━━ TEXTAUSZUG ━━

Das regionale Konfliktpotential und seine Ursachen

Die Rivalität zwischen Indien und Pakistan, die die bilateralen, regionalen und internationalen Beziehungen in Südasien prägt, geht auf die Teilung Britisch-Indiens 1947 zurück. Brennpunkt des Konfliktes ist seither die ungeklärte Frage der Zugehörigkeit Kaschmirs. Im Kern geht es um das friedliche Zusammenleben von Hindus und Moslems auf dem indischen Subkontinent. Gegen die Befürworter der Einheit mit Gandhi und Nehru an der Spitze, konnte sich der Führer der Moslemliga Jinnah mit seiner sogenannten "Zwei-Nationen-Theorie" durchsetzen. Die Teilung, die zur Umsiedlung von über 10 Millionen Menschen unter unvorstellbaren Greueln führte, wurde zum Trauma für beide (heute drei) Staaten. Trotz der Umsiedlung leben in Indien heute neben 810 Millionen Hindus auch 120 Millionen Moslems, fast soviel wie in Pakistan (135 Millionen) und gleich viel wie in Bangladesch.

Kaschmir - Symbol des Selbstverständnisses beider Staaten

Um dem mehrheitlich von Moslems bevölkerten und formal unter einem Hindu-König unabhängigen Kaschmir kam es nur wenige Wochen nach der Unabhängigkeit zum ersten indisch-pakistanischen Krieg, der 1948 durch Vermittlung der Vereinten Nationen (VN) mit der Teilung endete. Seit dieser Zeit ist die Zugehörigkeit des indischen Teils von Kaschmir immer wieder Anlaß für politische und militärische Auseinandersetzungen zwischen beiden Ländern. Ein von den VN gefordertes und von Nehru ursprünglich zugesagtes sowie von Pakistan immer wieder angemahntes Referendum über die endgültige Zugehörigkeit Kaschmirs wird von Indien abgelehnt. (Indien hat Kaschmir bereits in den 50er Jahren zu einem Bundesstaat der Indischen Union gemacht.) Statt dessen besteht Indien auf bilateralen Verhandlungen, wie mit Pakistan im Friedensabkommen von Simla (1972) nach dem für Indien siegreichen dritten indo-pakistanischen Krieg vereinbart.

━━━

> **ERFORDERLICHE SCHRITTE**:
1 - Mit welcher Theorie konnte sich Jinnah laut dem Auszug zum indisch-pakistanischen Konflikt durchsetzen?
2 - Greifen Sie den Auszug zum indisch-pakistanischen Konflikt auf und führen Sie ihn im Anschluss an seinen letzten Satz weiter.

━━ VORLIEGENDE DATEN ━━

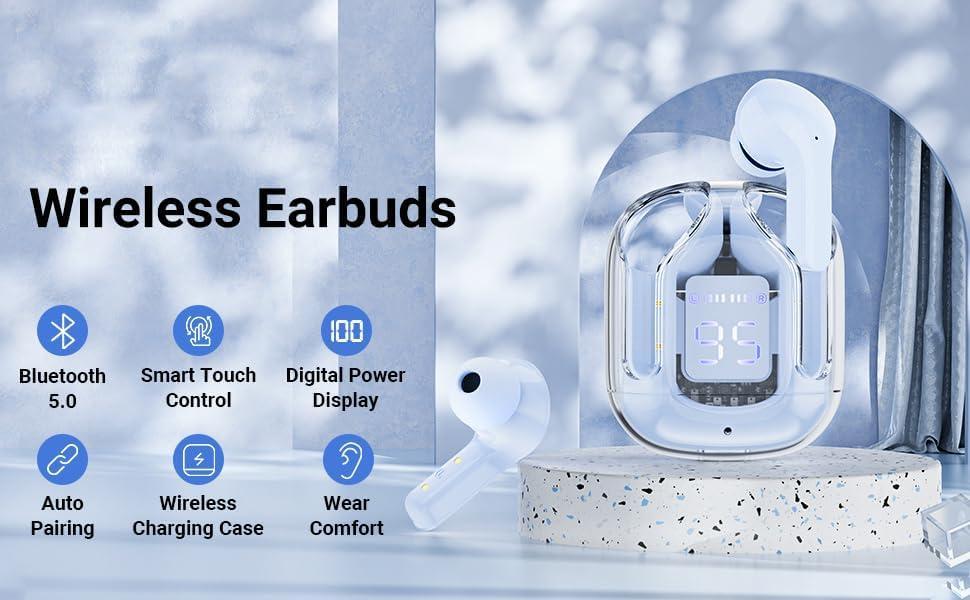 Wireless Earbuds

Bluetooth 5.0

Smart Touch Control

100

Digital Power Display

Auto Pairing

Wireless Charging Case

Wear Comfort

95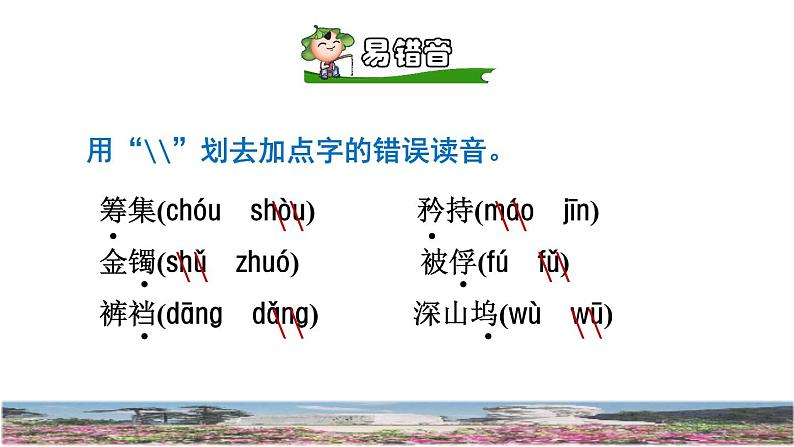 易错音

用“\\”划去加点字的错误读音。

筹集(chóu shòu)
金镯(shǔ zhuó)
裤裆(dāng dǎng)

矜持(máo jīn)
被俘(fú fǔ)
深山坞(wù wū)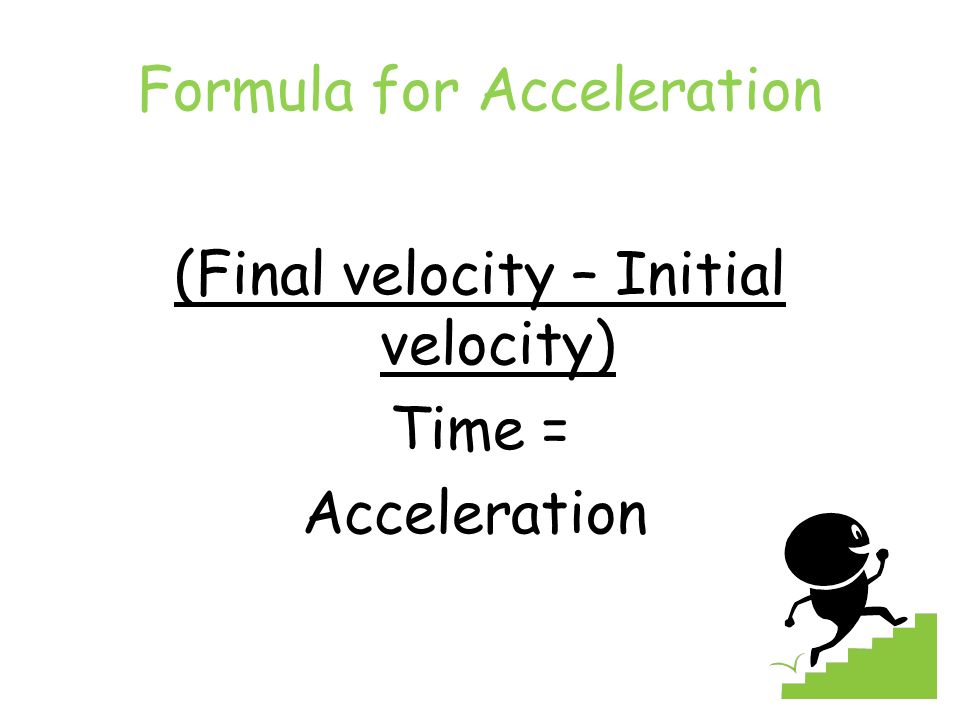 Formula for Acceleration

(Final velocity – Initial velocity)
Time =
Acceleration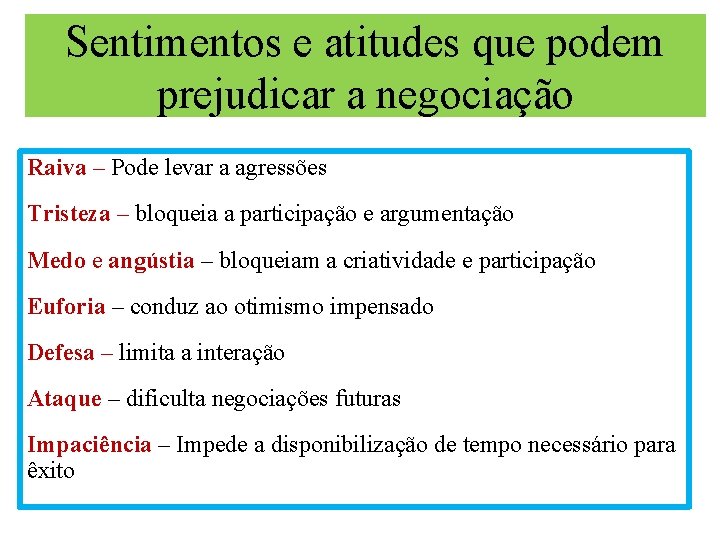 Sentimentos e atitudes que podem prejudicar a negociação

Raiva – Pode levar a agressões

Tristeza – bloqueia a participação e argumentação

Medo e angústia – bloqueiam a criatividade e participação

Euforia – conduz ao otimismo impensado

Defesa – limita a interação

Ataque – dificulta negociações futuras

Impaciência – Impede a disponibilização de tempo necessário para êxito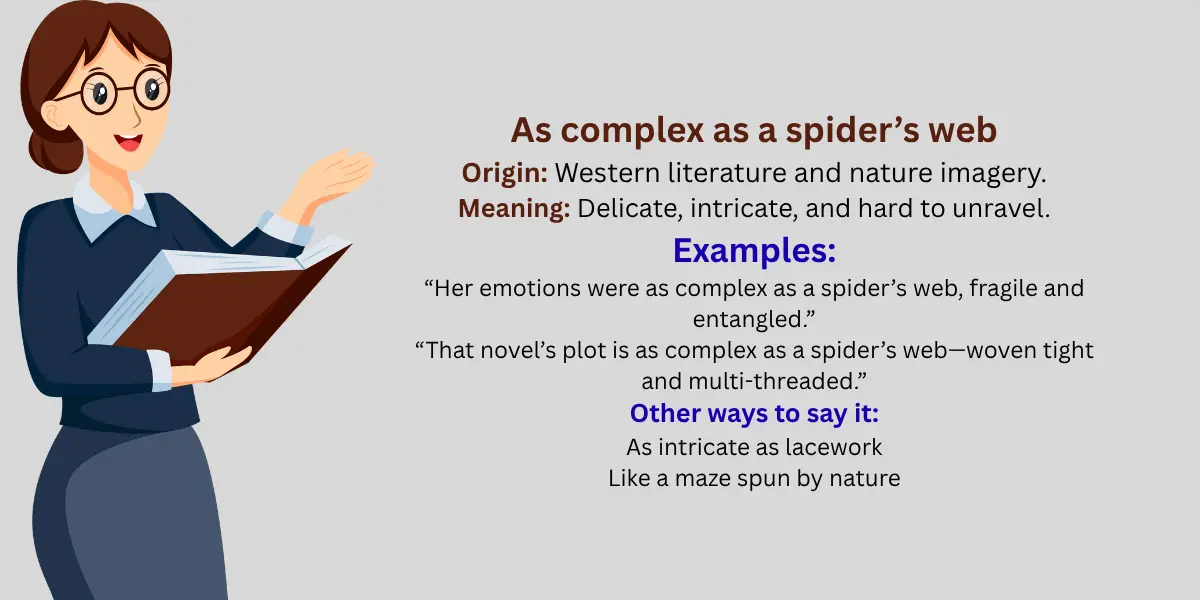 As complex as a spider’s web
Origin: Western literature and nature imagery.
Meaning: Delicate, intricate, and hard to unravel.
Examples:
“Her emotions were as complex as a spider’s web, fragile and entangled.”
“That novel’s plot is as complex as a spider’s web—woven tight and multi-threaded.”
Other ways to say it:
As intricate as lacework
Like a maze spun by nature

━━━

> **LÖSUNGEN**:
1 - Mit der sogenannten „Zwei-Nationen-Theorie“.

2 -
Für Pakistan steht in Kaschmir die eigene Staatsidee, nämlich das Recht auf Selbstbestimmung und Zusammengehörigkeit aller Muslime Südasiens, auf dem Spiel. Für Indien ist Kaschmir der einzige Bundesstaat mit muslimischer Mehrheit und damit ein Beleg für den pluralistischen Charakter und die Integrationskraft der Indischen Union. Seine Abtrennung könnte zudem separatistischen Ambitionen anderer Volksgemeinschaften Auftrieb geben.

Die Betonung der Religion durch Pakistan stellt die Idee Indiens als eines säkularen Staates grundsätzlich in Frage. Die Betonung des Säkularismus und des Pluralismus - wie in der indischen Verfassung - untergräbt wiederum die religiöse Legitimation Pakistans. Beide Vorstellungen stehen sich unversöhnlich gegenüber, da sie die Zersplitterung bzw. die Absorption des jeweils anderen Staates implizieren.

Der Kaschmirkonflikt trug auch dazu bei, daß sich die Frontstellung des Kalten Krieges nach Südasien übertrug: Pakistan lehnte sich an die USA an. Indien wahrte zwar seine außenpolitische Unabhängigkeit, wandte sich aber nach dem indisch-chinesischen Krieg 1962 der UdSSR zu. China trat danach an die Seite Pakistans.

Indiens Anspruch auf Großmachtstatus und Führungsrolle in Südasien

Während der ersten vier Dekaden nach der Unabhängigkeit war Indiens Außenpolitik durch sein Engagement in der Bewegung der Blockfreien und die starke Bindung an die Sowjetunion geprägt. Seit dem Ende des Ost-West-Konflikts und dem Untergang der Sowjetunion ist Indien bemüht, seinen internationalen Standort neu zu bestimmen. Zunächst standen dabei die Öffnung gegenüber dem Westen und ein Ausbau der Beziehungen mit den Staaten Süd- und Südostasiens im Vordergrund. So wurde Indien im Juli 1996 Dialogpartner von ASEAN und Teilnehmer am "ASEAN Regional Forum" (ARF). Gleichzeitig "entdeckte" Indien die "South Asian Association of Regional Cooperation" (SAARC) als ein Instrument verbesserter regionaler Zusammenarbeit, insbesondere auf wirtschaftlichem Gebiet.

Indien ist eine funktionierende, aber gleichwohl unsichere Demokratie mit Eigenschaften einer zu spät gekommenen Großmacht: laut in ihren Ansprüchen, leicht verletzbar und groß in Symbolik, die die eigene Unabhängigkeit demonstrieren soll. Vergleichsmaßstab ist China, das von Indien Mitte des nächsten Jahrhunderts als bevölkerungsreichste Nation abgelöst werden dürfte. Im Gegensatz zu Indien ist China anerkannte Atommacht, ständiges Mitglied im VN-Sicherheitsrat und ein vom Westen heftig umworbener, wirtschaftlicher und politischer Partner. In den Augen vieler Inder läßt sich der "Status-Vorsprung" Chinas letztlich auf die chinesische Nuklearwaffe zurückführen. Vor allem angesichts dieser Konkurrenz zu China sah Indien in dem Vertrag über die Nichtverbreitung von Kernwaffen den inakzeptablen Versuch, die globale Zwei-Klassen-Gesellschaft zu zementieren.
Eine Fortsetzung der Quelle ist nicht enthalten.